Le renouement avec l’identité bispirituelle au sein de nombreuses communautés autochtones et pour leurs membres issu·e·s des communautés LGBTQ+ ne représente pas seulement la décolonisation de leurs identités et de leurs visions du monde. Il s’agit également d’un pas vers la vérité et la réconciliation qui lutte contre l’effacement de nos traditions, de nos pratiques culturelles et de nos identités autochtones. Il est important de passer à l’action, de vous éduquer et d'éduquer les autres, et de vous rappeler qu’être un·e allié·e, c’est bien plus que de porter un chandail orange le 30 septembre : le soutien doit perdurer à l’année.
Trinity Antone (elle/iel) est une femme bispirituelle de 21 ans, fière Haudenosaunee de la Nation Oneida qui provient de la rivière Thames en Ontario et de Malte, un île dans le sud de l’Europe, bien qu’iel soit né·e dans le sud-ouest de l’Ontario.
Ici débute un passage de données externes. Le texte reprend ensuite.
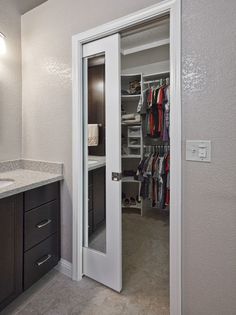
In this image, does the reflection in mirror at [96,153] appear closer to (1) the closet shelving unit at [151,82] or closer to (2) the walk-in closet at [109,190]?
(2) the walk-in closet at [109,190]

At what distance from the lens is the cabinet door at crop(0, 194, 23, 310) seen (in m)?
1.21

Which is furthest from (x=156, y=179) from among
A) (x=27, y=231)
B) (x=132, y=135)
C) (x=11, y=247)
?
(x=11, y=247)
Trinity travaille en tant qu’artiste pluridisciplinaire, créateur·trice de contenu, mannequin et défendeur·se des droits des jeunes personnes autochtones. Après avoir diffusé son parcours de renouement culturel et de défense de droits sur les réseaux sociaux au début de la covid, sa plateforme a rapidement grandi et est devenue un espace inclusif pour plus de 17 000 personnes sur TikTok, où plusieurs autres personnes se sont mises à partager leurs expériences similaires dans les commentaires de ses vidéos. La militance de Trinity touche à la sensibilisation entourant les femmes, filles et personnes 2ELGBTQI+ autochtones disparues et assassinées, aux effets des traumatismes intergénérationnels, à la sensibilisation au sujet de la santé mentale et des troubles de consommation, et à la déconstruction des stéréotypes et des notions sociales stigmatisantes entourant les personnes autochtones d’héritage mixte.